= Nuprl =

Proof development system

Nuprl is a proof development system, providing computer-mediated analysis and proofs of formal mathematical statements, and tools for software verification and optimization. Originally developed in the 1980s by Robert Lee Constable and others, the system is now maintained by the PRL Project at Cornell University. The currently supported version, Nuprl 5, is also known as FDL (Formal Digital Library). Nuprl functions as an automated theorem proving system and can also be used to provide proof assistance.

== Design ==

Nuprl uses a type system based on Martin-Löf intuitionistic type theory to model mathematical statements in a digital library. Mathematical theories can be constructed and analyzed with a variety of editors, including a graphical user interface, a web-based editor, and an Emacs mode. A variety of evaluators and inference engines can operate on the statements in the library. Translators also allow statements to be manipulated with Java and OCaml programs. The overall system is controlled with a variant of ML.

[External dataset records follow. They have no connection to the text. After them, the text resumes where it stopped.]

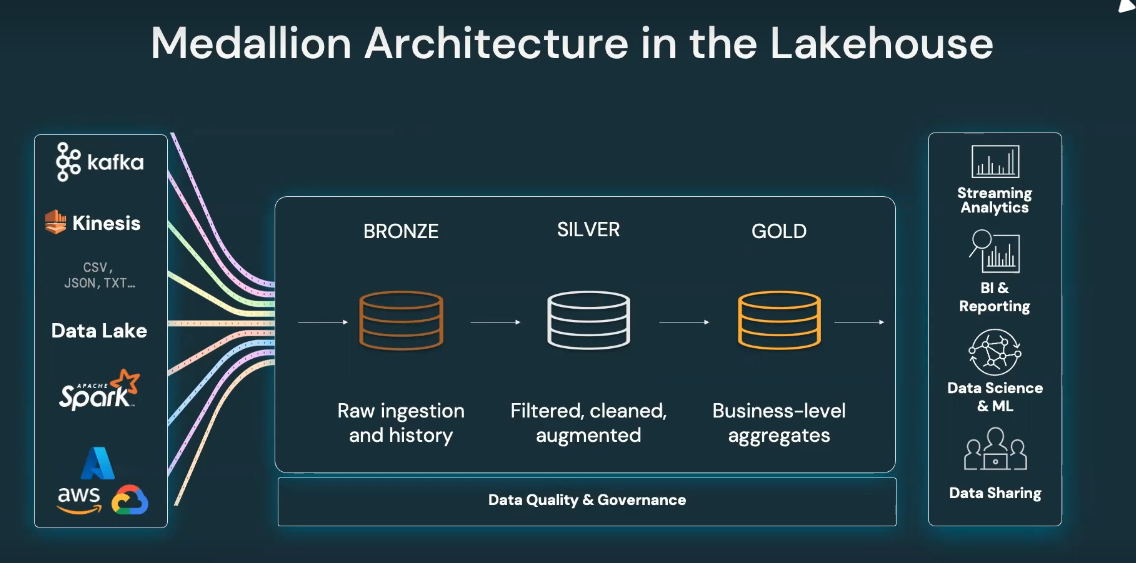 Medallion Architecture in the Lakehouse

kafka

Kinesis

CSV, JSON, TXT…

Data Lake

APACHE Spark

aws

BRONZE

Raw ingestion and history

SILVER

Filtered, cleaned, augmented

GOLD

Business-level aggregates

Data Quality & Governance

Streaming Analytics

BI & Reporting

Data Science & ML

Data Sharing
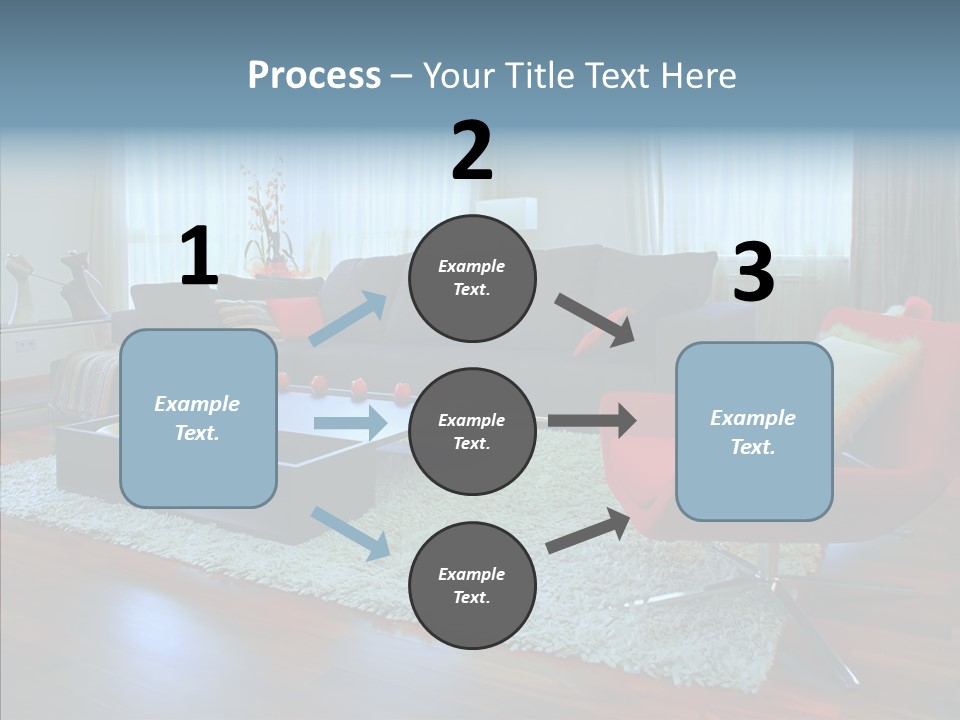 Process – Your Title Text Here

1

Example Text.

2

Example Text.

Example Text.

Example Text.

3

Example Text.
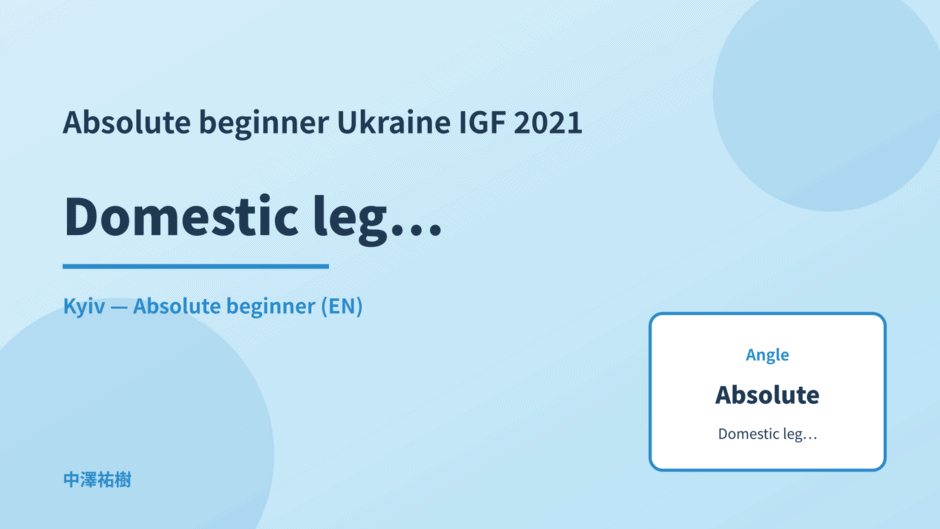 Absolute beginner Ukraine IGF 2021

Domestic leg…

Kyiv — Absolute beginner (EN)

Angle

Absolute

Domestic leg…

中澤祐樹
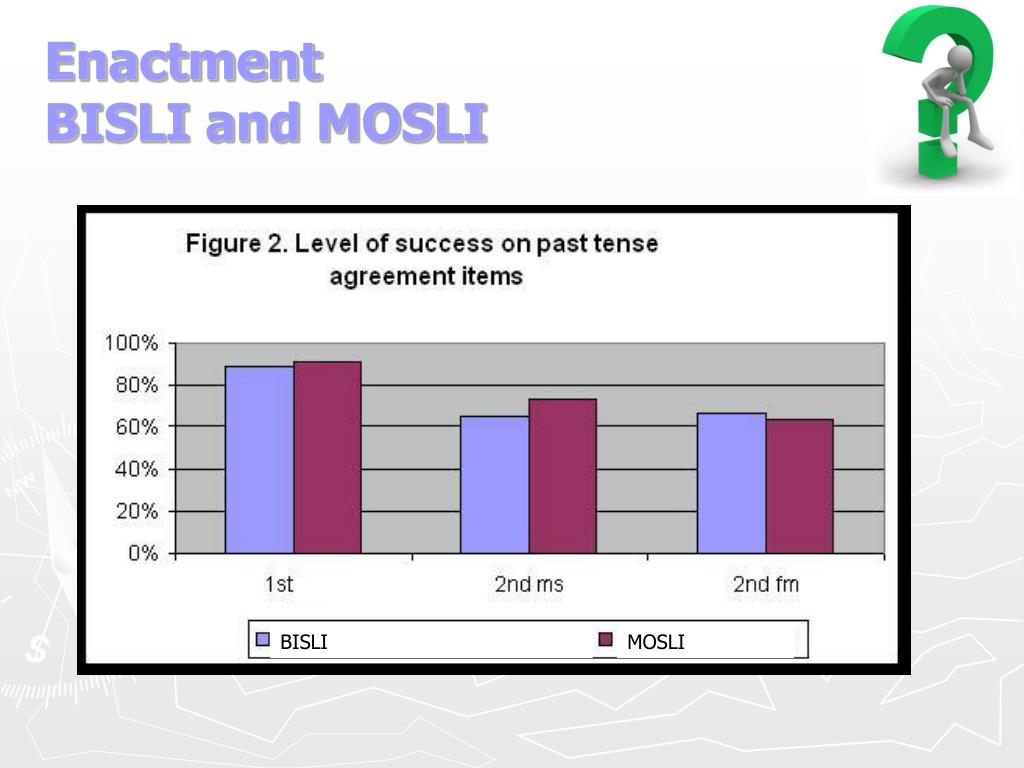 Enactment
BISLI and MOSLI

Figure 2. Level of success on past tense agreement items

100%
80%
60%
40%
20%
0%

1st
2nd ms
2nd fm

BISLI
MOSLI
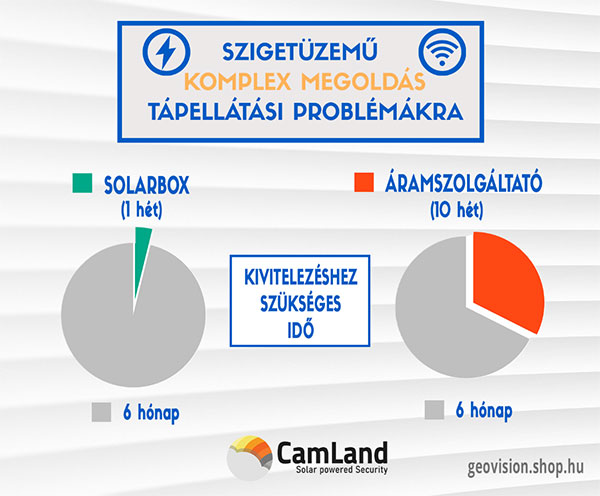 SZIGETÜZEMŰ
KOMPLEX MEGOLDÁS
TÁPELLÁTÁSI PROBLÉMÁKRA

SOLARBOX
(1 hét)

ÁRAMSZOLGÁLTATÓ
(10 hét)

KIVITELEZÉSHEZ
SZÜKSÉGES
IDŐ

6 hónap

6 hónap

CamLand
Solar powered Security

geovision.shop.hu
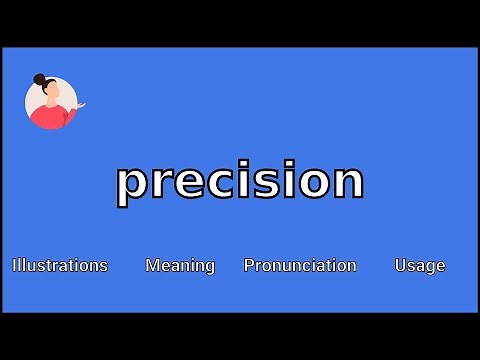 precision

Illustrations Meaning Pronunciation Usage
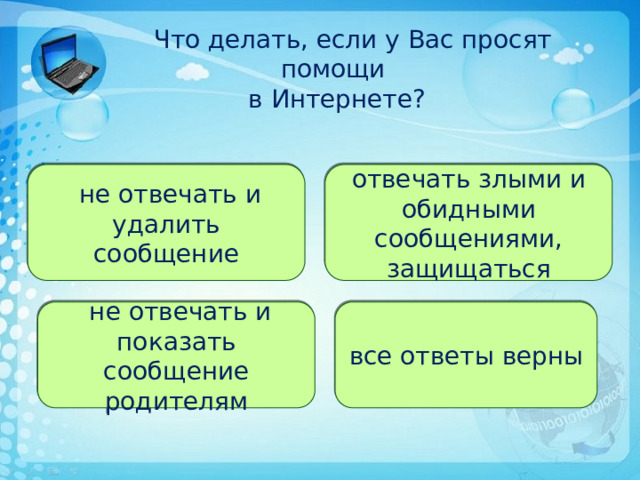 Что делать, если у Вас просят помощи
в Интернете?

не отвечать и удалить сообщение

отвечать злыми и обидными сообщениями, защищаться

не отвечать и показать сообщение родителям

все ответы верны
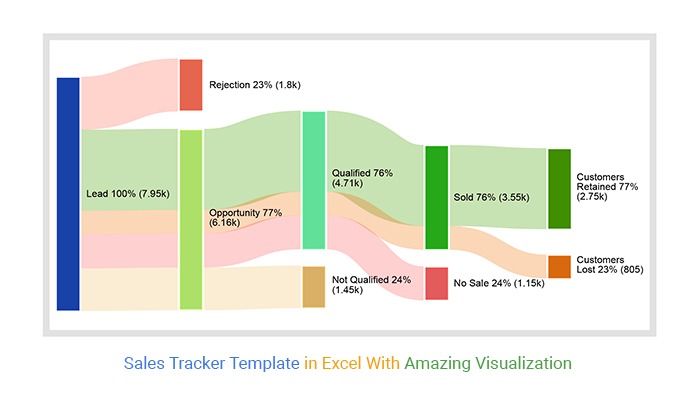 Rejection 23% (1.8k)

Lead 100% (7.95k)

Opportunity 77% (6.16k)

Qualified 76% (4.71k)

Not Qualified 24% (1.45k)

Sold 76% (3.55k)

No Sale 24% (1.15k)

Customers Retained 77% (2.75k)

Customers Lost 23% (805)

Sales Tracker Template in Excel With Amazing Visualization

Nuprl 5's architecture is described as a "distributed open architecture", and Nuprl 5 is intended primarily to be used as a web service rather than as standalone software.

== History ==

Nuprl was first released in 1984, and was first described in detail in the book Implementing Mathematics with the Nuprl Proof Development System, published in 1986. Nuprl 2 was the first Unix version. Nuprl 3 provided machine proof for mathematical problems related to Girard's paradox and Higman's lemma. Nuprl 4, the first version developed for the World Wide Web, was used to verify cache coherency protocols and other computer systems.

The current system architecture, implemented in Nuprl 5, was first proposed in a 2000 conference paper. A reference manual for Nuprl 5 was published in 2002. Nuprl has been the subject of many computer science publications.
== Successors ==

Both the JonPRL and RedPRL systems are also based on computational type theory. RedPRL is explicitly "inspired by Nuprl".